## Begin Extract to read

Coinbase is a US-based, NASDAQ-listed company. As a US public company, it complies with Sarbanes-Oxley which is a stringent approach to financial processes and controls.
Despite its market dominance, Binance has no physical headquarters (although it operates out of offices based around the world). To its credit, it has recently announced that it will eventually set up a formal legal presence in many countries however this hasn’t taken effect at the time of writing.
I am attracted to a financial services provider who doesn’t shy away from the demanding rules and regulations of being listed in the US.
How to open an account with a cryptocurrency exchange
Opening an account with an exchange is similar to opening an account with a good UK stockbroker.
The exchange will need some basic information from you such as your identity, your address, and will either draw funds into the account via a debit card or a bank payment.
Depending on how the exchange is regulated, the exchange may need to perform some ‘Know Your Customer’ checks to verify your identity. This is a regulatory requirement to prevent money launders from utilising their exchange.
How to buy cryptocurrency using a crypto exchange
Once you deposit money that you can afford to lose, you’ll be able to place an order to buy a cryptocurrency. Deciding on the best cryptocurrencies to invest in is the hard part, but this guide won’t cover this decision.
Below is an order slip from Coinbase to illustrate how simple it can be to invest in cryptocurrency.
This order slip is filled out to purchase Bitcoin (BTC) with an investment of £1,000.
I needed to select the currency pair (in this case BTC-GBP as I am swapping Pound Sterling for Bitcoin), then the trade type (Market is selected, which means the trade will execute at the live market price), and the value of GBP that I will pay.
The slip calculates the Coinbase fee which will be applied to the transaction (£5 on an investment of £1,000 = 0.5%) and how much Bitcoin I will receive (0.02).
2. Initial Coin Offerings
An Initial Coin Offering, or ICO for short, is the crypto equivalent of an Initial Public Offering in the stock market. This represents a purchase of the original population of coins available for a currency, or a purchase of coins at the point where a cryptocurrency is first admitted to crypto exchanges and therefore can be freely traded with other cryptocurrencies (or fiat currency).
ICOs are high-risk endeavours because the coins launched through an ICO are usually at the very beginning of their journey and there is little evidence that investors can use to determine whether a coin will be popular. Many coins offered are little more than scams, used to take money from investors keen to ride the next coin ‘to the moon’. Bitcoin.com reported that just under half of 2017 ICOs had failed by 2018.
A comparison could be drawn between ICOs and Venture Capital / Private Equity. Both have a high risk of failure, but with a small chance of each investment striking gold. This comparison is perhaps unfair to the best UK VCTs and EIS schemes because of the level of due diligence which goes into private market equity transactions. The best cryptocurrency books will help you understand which factors and metrics you can use to improve your research ability.

## End Extract to read

▶ _Job A_: In the cryptocurrency guide, what fee does Coinbase apply to the £1,000 Bitcoin purchase?
▶ _Job B_: Write out the passage of the cryptocurrency guide between "Depending on how" and "investment of £1,000.", inclusive.
▶ _Job C_: List every section heading that appears in the cryptocurrency guide.
The material that follows has no connection to the cryptocurrency guide.

## Begin Data extract

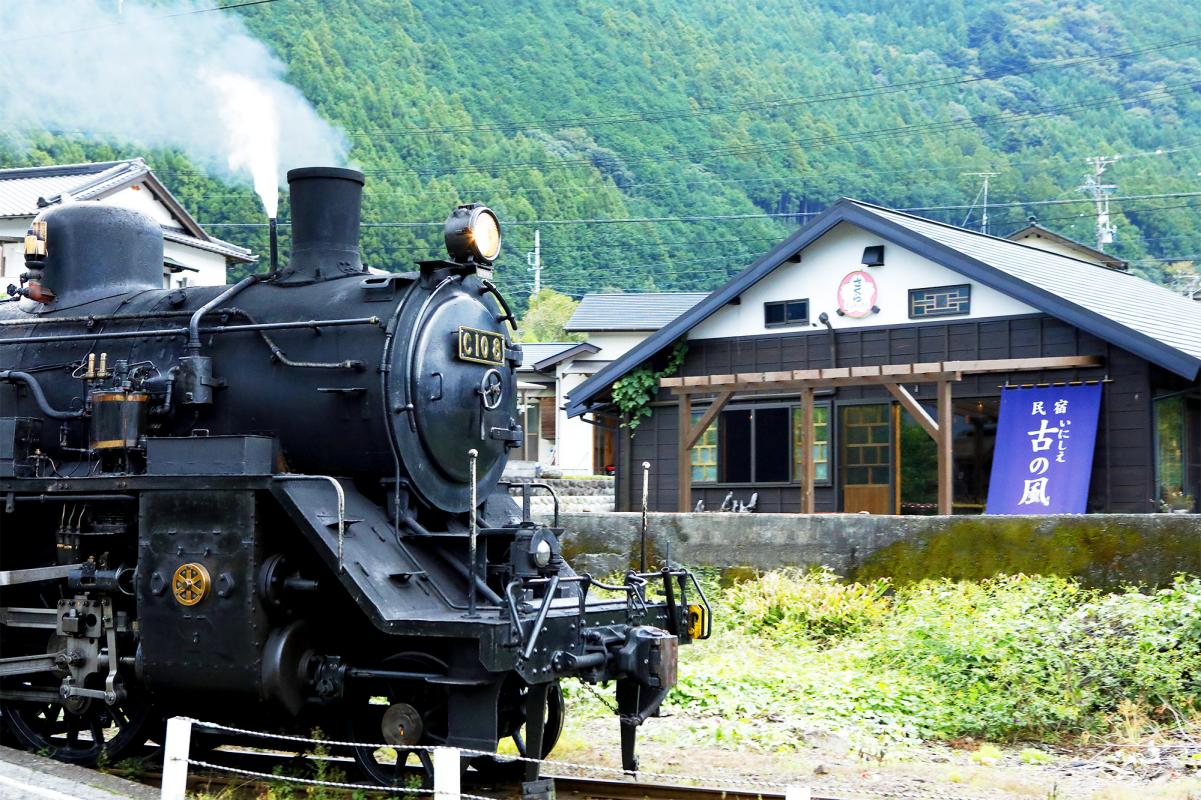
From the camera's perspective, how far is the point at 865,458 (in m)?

## End Data extract

▶ _Written response A_: £5, which is 0.5% of the investment.

▶ _Written response B_:
Depending on how the exchange is regulated, the exchange may need to perform some ‘Know Your Customer’ checks to verify your identity. This is a regulatory requirement to prevent money launders from utilising their exchange.
How to buy cryptocurrency using a crypto exchange
Once you deposit money that you can afford to lose, you’ll be able to place an order to buy a cryptocurrency. Deciding on the best cryptocurrencies to invest in is the hard part, but this guide won’t cover this decision.
Below is an order slip from Coinbase to illustrate how simple it can be to invest in cryptocurrency.
This order slip is filled out to purchase Bitcoin (BTC) with an investment of £1,000.

▶ _Written response C_:
How to open an account with a cryptocurrency exchange
How to buy cryptocurrency using a crypto exchange
2. Initial Coin Offerings